:: Assigned task ::
Beginning with the first entry, restate the data word for word and leave out the images.
○ ○ ○ ○
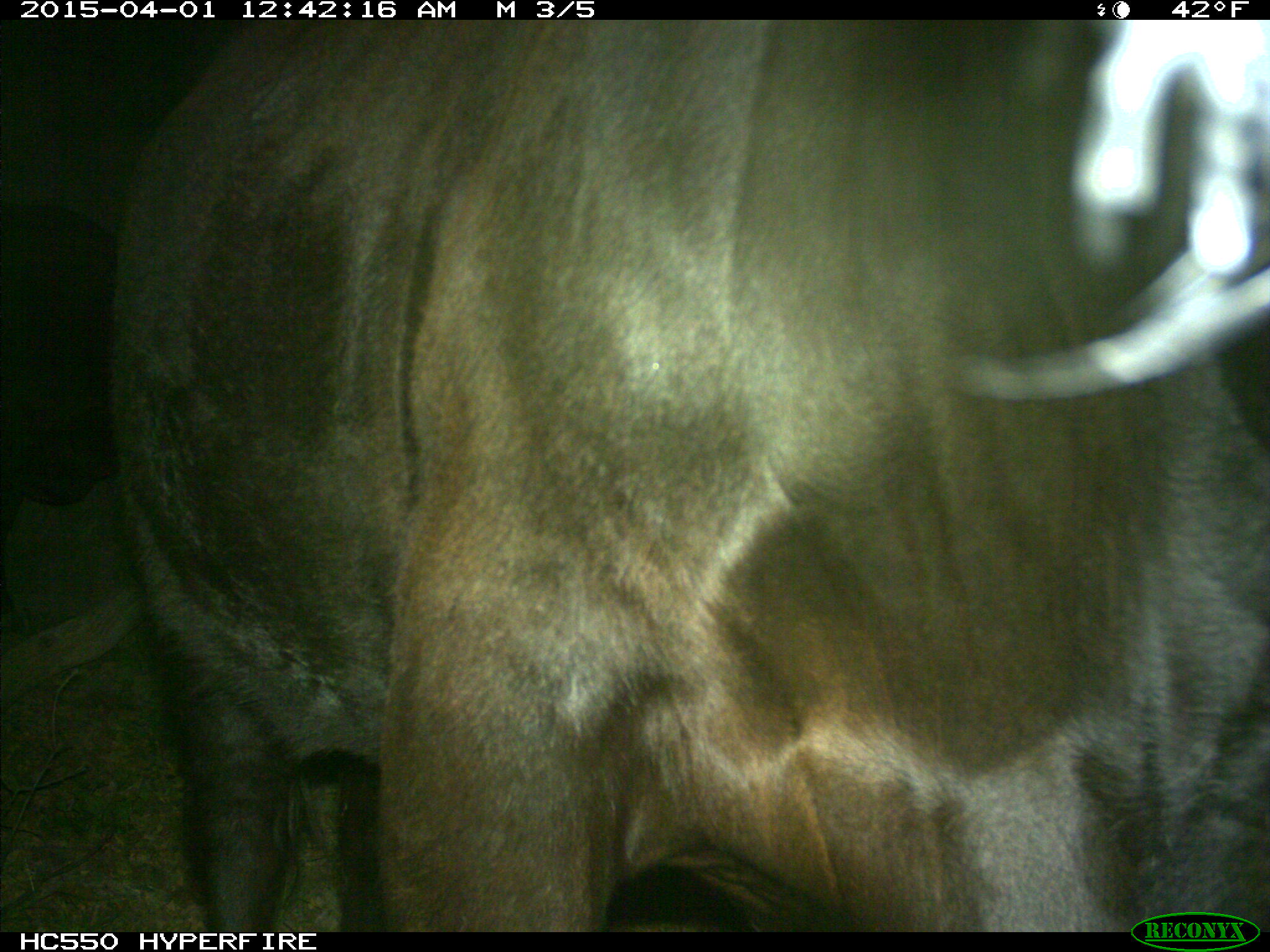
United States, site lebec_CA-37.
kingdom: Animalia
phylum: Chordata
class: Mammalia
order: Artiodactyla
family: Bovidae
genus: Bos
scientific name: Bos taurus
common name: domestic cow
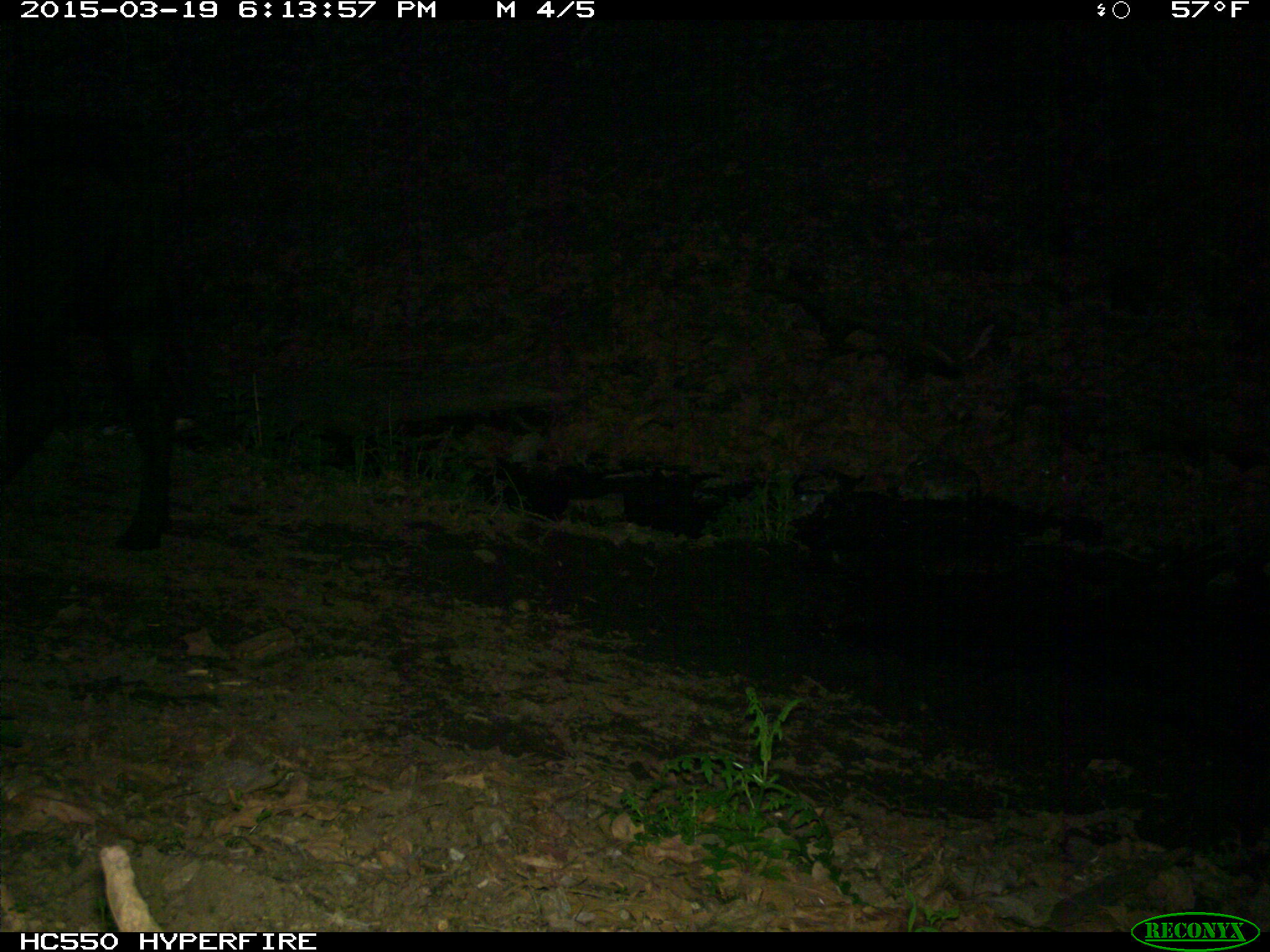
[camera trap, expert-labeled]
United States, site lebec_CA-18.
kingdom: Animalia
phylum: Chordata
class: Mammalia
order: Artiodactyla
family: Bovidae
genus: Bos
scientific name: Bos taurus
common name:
○ ○ ○ ○
:: Task solution ::
United States, site lebec_CA-37.
kingdom: Animalia
phylum: Chordata
class: Mammalia
order: Artiodactyla
family: Bovidae
genus: Bos
scientific name: Bos taurus
common name: domestic cow
[camera trap, expert-labeled]
United States, site lebec_CA-18.
kingdom: Animalia
phylum: Chordata
class: Mammalia
order: Artiodactyla
family: Bovidae
genus: Bos
scientific name: Bos taurus
common name:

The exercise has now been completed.